* Provided entries *
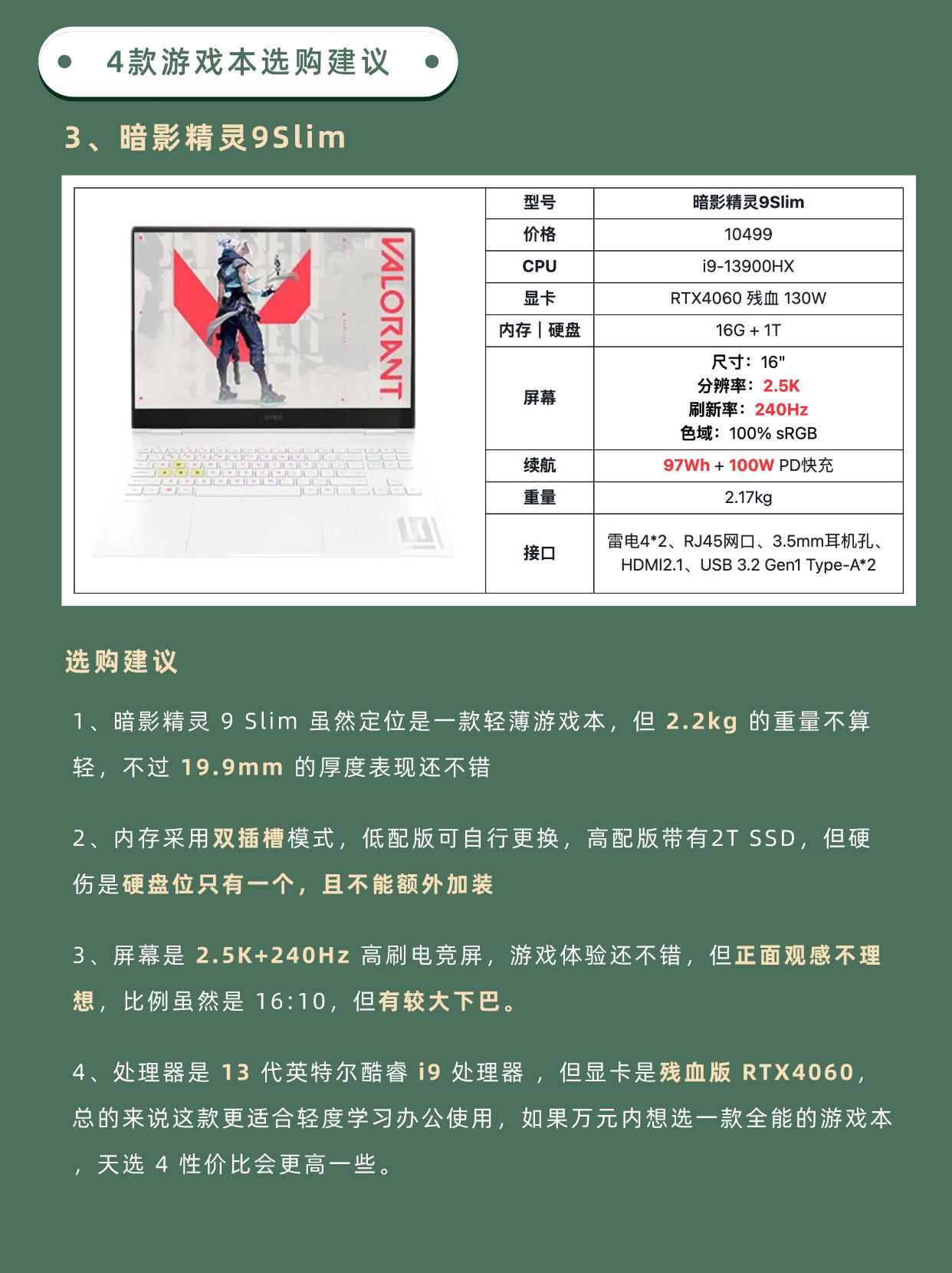 4款游戏本选购建议

3、暗影精灵9Slim

VALORANT

| 型号 | 暗影精灵9Slim |
|---|---|
| 价格 | 10499 |
| CPU | i9-13900HX |
| 显卡 | RTX4060 残血 130W |
| 内存｜硬盘 | 16G + 1T |
| 屏幕 | 尺寸：16" 分辨率：2.5K 刷新率：240Hz 色域：100% sRGB |
| 续航 | 97Wh + 100W PD快充 |
| 重量 | 2.17kg |
| 接口 | 雷电4*2、RJ45网口、3.5mm耳机孔、HDMI2.1、USB 3.2 Gen1 Type-A*2 |

选购建议

1、暗影精灵9 Slim虽然定位是一款轻薄游戏本，但2.2kg的重量不算轻，不过19.9mm的厚度表现还不错

2、内存采用双插槽模式，低配版可自行更换，高配版带有2T SSD，但硬伤是硬盘位只有一个，且不能额外加装

3、屏幕是2.5K+240Hz高刷电竞屏，游戏体验还不错，但正面观感不理想，比例虽然是16:10，但有较大下巴。

4、处理器是13代英特尔酷睿i9处理器，但显卡是残血版RTX4060，总的来说这款更适合轻度学习办公使用，如果万元内想选一款全能的游戏本，天选4性价比会更高一些。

* Your assignment *
Set down, word for word, only the lines running from the line with "CPU | i9-13900HX |" to the last line of the listing above. Both of those lines belong in your answer.

* Task result *
| CPU | i9-13900HX |
| 显卡 | RTX4060 残血 130W |
| 内存｜硬盘 | 16G + 1T |
| 屏幕 | 尺寸：16" 分辨率：2.5K 刷新率：240Hz 色域：100% sRGB |
| 续航 | 97Wh + 100W PD快充 |
| 重量 | 2.17kg |
| 接口 | 雷电4*2、RJ45网口、3.5mm耳机孔、HDMI2.1、USB 3.2 Gen1 Type-A*2 |

选购建议

1、暗影精灵9 Slim虽然定位是一款轻薄游戏本，但2.2kg的重量不算轻，不过19.9mm的厚度表现还不错

2、内存采用双插槽模式，低配版可自行更换，高配版带有2T SSD，但硬伤是硬盘位只有一个，且不能额外加装

3、屏幕是2.5K+240Hz高刷电竞屏，游戏体验还不错，但正面观感不理想，比例虽然是16:10，但有较大下巴。

4、处理器是13代英特尔酷睿i9处理器，但显卡是残血版RTX4060，总的来说这款更适合轻度学习办公使用，如果万元内想选一款全能的游戏本，天选4性价比会更高一些。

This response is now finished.